*Exercise goal*
All records should be reproduced verbatim.

*Task inputs*
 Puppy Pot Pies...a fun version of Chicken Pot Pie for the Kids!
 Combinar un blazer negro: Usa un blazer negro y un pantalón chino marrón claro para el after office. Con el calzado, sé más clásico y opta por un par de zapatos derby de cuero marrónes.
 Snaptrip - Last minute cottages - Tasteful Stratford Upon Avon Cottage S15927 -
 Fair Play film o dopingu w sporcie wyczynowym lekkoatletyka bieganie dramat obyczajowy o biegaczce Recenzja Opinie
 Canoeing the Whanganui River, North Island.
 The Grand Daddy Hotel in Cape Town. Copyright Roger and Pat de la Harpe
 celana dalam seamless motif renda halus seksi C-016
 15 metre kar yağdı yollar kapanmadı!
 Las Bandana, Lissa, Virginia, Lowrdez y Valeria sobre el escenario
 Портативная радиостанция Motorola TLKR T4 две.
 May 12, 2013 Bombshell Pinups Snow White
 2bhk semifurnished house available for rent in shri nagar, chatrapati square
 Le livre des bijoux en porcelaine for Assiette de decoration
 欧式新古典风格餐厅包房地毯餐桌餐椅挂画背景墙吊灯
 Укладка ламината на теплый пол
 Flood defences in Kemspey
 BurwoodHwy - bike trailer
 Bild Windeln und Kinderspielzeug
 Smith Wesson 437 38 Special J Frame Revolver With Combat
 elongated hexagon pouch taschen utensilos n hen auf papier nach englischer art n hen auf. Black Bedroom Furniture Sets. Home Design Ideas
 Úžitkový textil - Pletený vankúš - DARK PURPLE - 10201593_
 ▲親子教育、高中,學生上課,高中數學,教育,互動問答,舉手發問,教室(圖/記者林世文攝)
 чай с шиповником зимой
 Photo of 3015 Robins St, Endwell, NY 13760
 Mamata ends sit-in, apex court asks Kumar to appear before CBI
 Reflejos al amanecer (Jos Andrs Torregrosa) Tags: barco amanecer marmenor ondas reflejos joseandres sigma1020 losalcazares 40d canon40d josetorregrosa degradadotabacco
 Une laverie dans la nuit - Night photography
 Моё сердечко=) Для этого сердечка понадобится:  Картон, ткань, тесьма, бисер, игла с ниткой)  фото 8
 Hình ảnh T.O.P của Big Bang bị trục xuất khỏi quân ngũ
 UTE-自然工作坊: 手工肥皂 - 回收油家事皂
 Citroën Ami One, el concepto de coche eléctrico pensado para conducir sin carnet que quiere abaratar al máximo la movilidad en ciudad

*Response below*
 Puppy Pot Pies...a fun version of Chicken Pot Pie for the Kids!
 Combinar un blazer negro: Usa un blazer negro y un pantalón chino marrón claro para el after office. Con el calzado, sé más clásico y opta por un par de zapatos derby de cuero marrónes.
 Snaptrip - Last minute cottages - Tasteful Stratford Upon Avon Cottage S15927 -
 Fair Play film o dopingu w sporcie wyczynowym lekkoatletyka bieganie dramat obyczajowy o biegaczce Recenzja Opinie
 Canoeing the Whanganui River, North Island.
 The Grand Daddy Hotel in Cape Town. Copyright Roger and Pat de la Harpe
 celana dalam seamless motif renda halus seksi C-016
 15 metre kar yağdı yollar kapanmadı!
 Las Bandana, Lissa, Virginia, Lowrdez y Valeria sobre el escenario
 Портативная радиостанция Motorola TLKR T4 две.
 May 12, 2013 Bombshell Pinups Snow White
 2bhk semifurnished house available for rent in shri nagar, chatrapati square
 Le livre des bijoux en porcelaine for Assiette de decoration
 欧式新古典风格餐厅包房地毯餐桌餐椅挂画背景墙吊灯
 Укладка ламината на теплый пол
 Flood defences in Kemspey
 BurwoodHwy - bike trailer
 Bild Windeln und Kinderspielzeug
 Smith Wesson 437 38 Special J Frame Revolver With Combat
 elongated hexagon pouch taschen utensilos n hen auf papier nach englischer art n hen auf. Black Bedroom Furniture Sets. Home Design Ideas
 Úžitkový textil - Pletený vankúš - DARK PURPLE - 10201593_
 ▲親子教育、高中,學生上課,高中數學,教育,互動問答,舉手發問,教室(圖/記者林世文攝)
 чай с шиповником зимой
 Photo of 3015 Robins St, Endwell, NY 13760
 Mamata ends sit-in, apex court asks Kumar to appear before CBI
 Reflejos al amanecer (Jos Andrs Torregrosa) Tags: barco amanecer marmenor ondas reflejos joseandres sigma1020 losalcazares 40d canon40d josetorregrosa degradadotabacco
 Une laverie dans la nuit - Night photography
 Моё сердечко=) Для этого сердечка понадобится:  Картон, ткань, тесьма, бисер, игла с ниткой)  фото 8
 Hình ảnh T.O.P của Big Bang bị trục xuất khỏi quân ngũ
 UTE-自然工作坊: 手工肥皂 - 回收油家事皂
 Citroën Ami One, el concepto de coche eléctrico pensado para conducir sin carnet que quiere abaratar al máximo la movilidad en ciudad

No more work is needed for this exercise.